SkylarkKitten · 18/10/2024 12:18

ThinWomansBrain · 18/10/2024 11:37

I understand that you are upset, and possibly not able to see things rationally, but why would anyone start a conversation with, 'Let me FINISH. I'm speaking'?

I'm not picking holes - just suggesting that if your complaint is as factual and without nuance as it can be, you're likely to get further with it.

I started by saying 'Hello... So let me open the email and explain the time line to you....'

That's when she said 'Let me talk. Let me finish.'

I haven't really left anything out in my explanation except my opening hello

As you may be able to tell from my posts, my default response is to blame myself and feel like I'm wrong. In this instance my logical brain is telling me there was nothing I did or said that triggered her response and neither did I have the opportunity to say anything aggressive or accusatory because I was only allowed 3 sentences before she ended the call

OP posts:
purplebeansprouts · 18/10/2024 12:24

Without being there it's difficult to say if your actions could have been aggressive. So I'd say to your manager look things are a bit heated so you want a 3rd person on the calls or you want permission to record it.

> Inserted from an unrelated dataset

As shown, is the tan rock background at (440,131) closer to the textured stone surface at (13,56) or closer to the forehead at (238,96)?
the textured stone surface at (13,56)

BobbyBiscuits · 18/10/2024 12:25

Absolutely do complain. A women at my work bullied me so badly it was giving me PTSD flashbacks of being horribly abused by an ex. I was too scared to say anything as I thought she gets me sacked. Finally she was disciplined after the HR lady overheard her screaming at me again for no reason. Please don't delay. Complain now and they will almost certainly have to keep her away from you at the very least.

downwindofyou · 18/10/2024 16:33

Timeforaglassofwine · 18/10/2024 08:07

No it isn't @Stressedpatches .
Put a grievance in and ask for mediation. She doesn't know your background and you don't know her's, so whilst we are a assuming she's a drama queen, she could well be struggling with her own issues, and might have found the meeting just as triggering.

She may have issues but that isn't an excuse for upsetting everyone which she sounds like she is doing.

Accusing people and hanging up on them is not professional.

itsgettingweird · 18/10/2024 20:02

Can you record the calls and then you have evidence of each of your tones. When a grievance is put in HR then can make their own minds up.

I'd suggest colleagues do this too.

Obviously you need her permission but sell it as you want to record it so you can work on your communication with her as it obviously bothers her.

But no - I don't think you're doing anything wrong. And I'm so sorry this is bringing back memories - she's the one who sounds like a bully.

SilverChampagne · 18/10/2024 20:05

SkylarkKitten · 18/10/2024 08:02

I spoke to HR immediately, and WhatsApp'd my line manager about it when he'd messaged about something else. He confirmed other people have refused to work with her and he's already had to have words with her

Both HR and my line manager were/are supportive

Edited

Then, yes, make an official complaint.
Best of luck, she sounds like a godawful nightmare.